A brief comparison of UAM with the main methodologies currently in use is contained within UAM: UAM vs. Other Methodologies
UAM may be applied to any context or situation, and if done wisely, the resulting architectures will directly relate to and complement higher or lower level architecture efforts through the notion of fractal architectures. The clear separation of concerns in UAM along with levels of abstraction and encapsulation facilitate this unified, integrated and connected approach to IT architecture within the enterprise. The IT security concepts in UAM (Authority, Domain, Zone, etc.) not only address the need to architect-in security, but they also facilitate managing complexity and defining architecture fractals through a hierarchical approach to the definition of Domains and Zones. Finally, the notion of Location and People aspects are not well represented in other approaches to IT architecture, resulting in incomplete architectures.
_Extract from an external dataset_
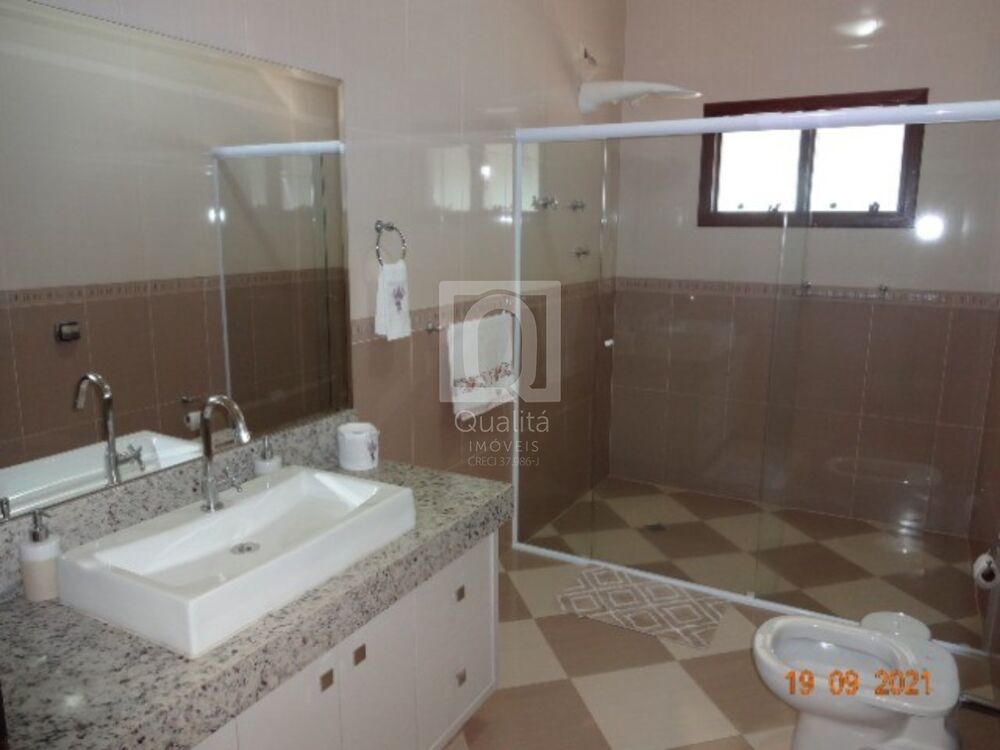 Casa, 3 quartos, 287 m² - Foto 15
Existing methodologies have confusing frameworks, with little in the way of an underlying metamodel and logical approach to the specification of their models. The one possible exception is TOGAF (The Open Group Architecture Framework), but even it does not have a very robust underlying metamodel nor logical approach to the definition of artifacts for the various stakeholders involved.
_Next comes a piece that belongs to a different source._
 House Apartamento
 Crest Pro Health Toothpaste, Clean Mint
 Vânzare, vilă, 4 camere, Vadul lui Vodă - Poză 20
In summary, UAM provides a more logical approach to the definition of IT architectures, including their usage and maintenance in the long term. Completeness of the architecture is also ensured through this logical approach and supported by the well-defined framework. Finally, UAM may also be applied within any context within the enterprise, from the complete enterprise itself (i.e., EA) down to individual sub-organizations or systems.
Goals of UAM
UAM may be viewed as the merging of (a modified subset of) The Zachman Framework, Model Driven Architecture (MDA), Business Process Model and Notation (BPMN), the Unified Modeling Language (UML), and other standards into a complete set of modeling languages along with a methodology that addresses the following:
- Applicability and alignment at and between all architectural levels:
- Business Line;
- Business Department;
- Business Division;
- Business Unit;
- Unified architectural models through the definition of:
- Business, Logical, and Technical perspectives (levels);
- Data, Activity, Location, and People modeling aspects;
- Separation of concerns into twelve viewpoints (models);
- Standardized and interrelated viewpoints;
- Consistent and standardized language for viewpoints;
- Standard architectural language and concepts within and between viewpoints;
- Consistent and related architecture definitions (i.e., models at different enterprise levels are IT architecture “fractals”).
- The transformation of business concepts and concerns into IT concepts and concerns layer by layer, providing traceability back to business needs;
- Support better decision-making, with persistence (i.e., preservation of corporate knowledge and corporate decisions);
- Consistent management of complexity through encapsulation and decomposition;
- Support a Model-Driven Architecture (MDA) approach—MDA and the Model-Driven Enterprise (MDE) (OMG 2001);
- Stakeholder-friendly and understandable models targeting their different concerns;
- Coherent ways for using IT architectures through the notions of Language, Blueprint, Decision, and Literature (Smolander, Rossi and Purao 2005);
- A rigorous and repeatable architecture methodology.
- Applicability and alignment at and between all architectural levels:
Another important goal was to not reinvent the wheel. Every effort was made to use existing standards, either industry or de-facto. ISO 42010 and BPMN are central to UAM along with The Zachman Framework. MDA concepts, the Information Technology Infrastructure Library (ITIL), and other standards also influenced the definition of UAM. MDA is important since a basic principle is that models are the system, they are not throw-away.